Both cellulose samples exhibited similar ERDT spectra when RDB-PAS results were compared. The patterns seemed to be structured in two main zones, which showed slight intensity variation between them, as described earlier. The shapes of the ERDT spectra were similar for the softwood and hardwood cellulose fibre samples. This finding indicated that the energy resolution in RDB-PAS was much higher than in other methods. Since the absolute molar amount (or density, in μmol g−1) could be determined through use of photochemical methods, the above-mentioned similarity in the pattern shapes suggested that PA signal intensity was proportional to the density of the ETs and that the optical absorption coefficient of electron-filled ETs at 625 nm was constant regardless of their energy levels. So far, no experimental results have been reported for photoabsorption spectra of electron-filled ETs according to their energy levels in cellulose samples. In the present RDB-PAS study, the use of wavelength-scanned modulated light rather than constant wavelength LED light may have enabled the measurement of the spectra of electron-filled ETs with different ET energies. In other words, the use of RDB-PAS produced ERDT spectra that showed relative ET densities. In Fig. 3, the figures in brackets (〈 〉) show the total ET densities. The figures below those show the specific surface areas of the cellulose fibres. As reported previously[23], total ET density depends predominantly on the specific surface area of samples (those for cellulose fibres are two orders of magnitude lower than those for TiO2 semiconductor material) and on the main crystalline phase, which is identical for softwood and hardwood samples[24]. Therefore, these two parameters reflect the size of the bulk (surface) and the bulk structure, respectively. On the other hand, even if samples A and B have similar specific surface areas and the same crystalline phase, ERDT spectra are sometimes dissimilar.
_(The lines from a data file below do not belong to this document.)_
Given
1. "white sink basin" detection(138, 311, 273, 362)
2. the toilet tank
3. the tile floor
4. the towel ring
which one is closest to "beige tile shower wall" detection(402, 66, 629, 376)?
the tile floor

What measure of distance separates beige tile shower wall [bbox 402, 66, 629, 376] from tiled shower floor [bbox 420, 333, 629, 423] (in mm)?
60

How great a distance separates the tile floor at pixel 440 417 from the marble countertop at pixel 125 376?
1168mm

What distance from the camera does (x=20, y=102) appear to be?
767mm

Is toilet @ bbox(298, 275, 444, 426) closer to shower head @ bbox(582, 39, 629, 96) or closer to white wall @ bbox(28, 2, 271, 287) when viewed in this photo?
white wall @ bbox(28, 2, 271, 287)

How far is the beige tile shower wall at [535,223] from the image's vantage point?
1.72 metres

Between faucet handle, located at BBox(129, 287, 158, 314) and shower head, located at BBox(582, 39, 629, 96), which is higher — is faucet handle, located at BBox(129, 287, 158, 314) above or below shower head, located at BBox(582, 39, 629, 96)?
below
Differences in ERDTs are attributable to the surface structure and are not reflected in the total ET density. They may be affected by all the parameters that characterise cellulose materials: surface structure, bulk structure, bulk (surface) size, and cell differences that occur after digestion temperatures are relaxed.

Conclusion

It has been shown that PA spectroscopy is a powerful tool for the study of the density of ETs in cellulose fibres. An important advantage of this method over regular absorption measurements is that it can be used to determine the ETs that are formed on the surface of cellulose fibres during temperature relaxation. PA spectroscopy can be applied to very thin layers of cellulose pulp, in which light absorption is weak and hard to detect, and for samples that scatter incident light. The RDB-PAS signal was recorded due to the electron trap filling on different cellulose fiber surfaces. In addition, it has been shown that the energy differences between the ETs are smaller in hardwood than softwood, because hardwood has fewer fibres but more vessels and other tissue elements than softwood, but the same crystalline phases and specific surface areas. The results reveal that cellulose possess a unique response to photo induced changes and can inspire a new approach of smart material design and promotes further applications.